L'équipement TBL1+ des signaux dépend du planning du placement de l'ETCS

La décision de ne pas équiper 3.200 signaux du système TBL1+ résulte de la nécessité d'entrer en accord avec le planning du placement de l'ETCS, a expliqué mercredi Frédéric Sacré, porte-parole d'Infrabel. La majorité des efforts sont actuellement destinés à mettre en place le système de freinage homologué par l'Europe. Cent cinquante millions d'euros et trois années supplémentaires auraient été nécessaires pour installer sur tous les feux de signalisation le système TBL1+, mis en place à la suite de l'accident de Buizingen de 2010 et première étape vers le système ETCS, a précisé M. Sacré.

Aujourd'hui, sur les 10.700 feux, 3.200 ne sont pas équipés de système de freinage TBL1+. Comme il a été décidé avec les autorités fédérales, cette solution intermédiaire d'en équiper deux tiers cible les lieux stratégiques de l'infrastructure ferroviaire.

Infrabel compare sa politique de sécurité avec celles de la France, des Pays-Bas et de la Suisse, qui selon le porte-parole sont similaires.

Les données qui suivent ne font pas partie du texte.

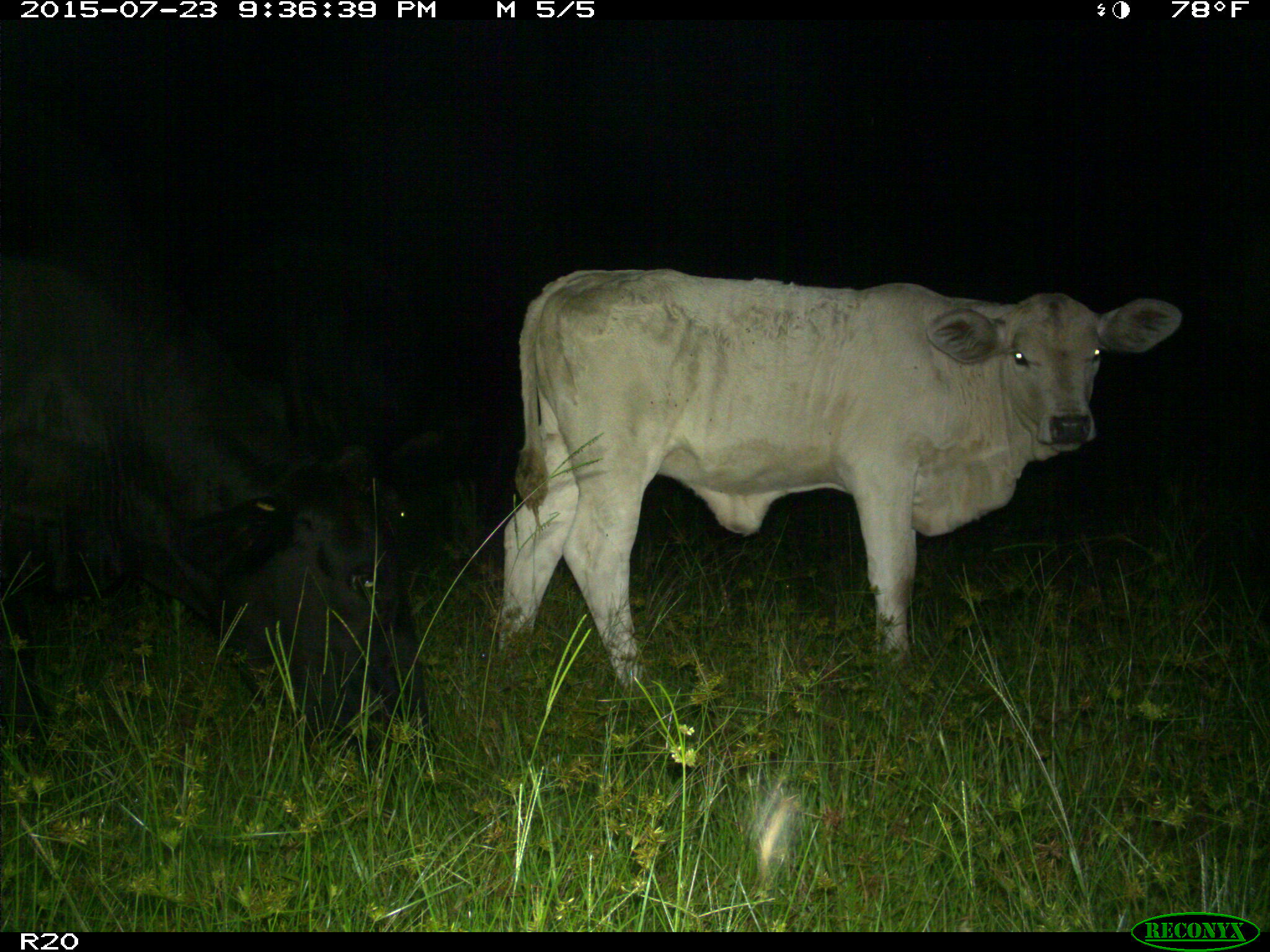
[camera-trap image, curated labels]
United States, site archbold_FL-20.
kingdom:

La majorité des ressources humaines d'Infrabel en termes d'évolution de la signalisation sont, depuis début 2016, toutes affectées à l'installation du système ETCS, plus efficace mais aussi plus onéreux et prenant plus de temps à installer.

Le gestionnaire attend les conclusions de l'enquête avant de parler de responsabilité dans cet accident et annonce qu'il continuera à collaborer avec la Justice.

Le système de sécurité ETCS, pour "European Train Control System", fait partie du cahier des charges ERTMS (European Rail Traffic Management System), qui est censé concrétiser une harmonisation progressive des systèmes de navigation ferroviaire sur le territoire européen. Grâce à des balises installées sur les voies et à un matériel informatique correspondant placé à bord des locomotives, il permet de détecter la position et la vitesse d'un train et, le cas échéant, de freiner ou arrêter automatiquement le convoi. Le projet est d'en avoir équipé l'entièreté du réseau belge d'ici fin 2022.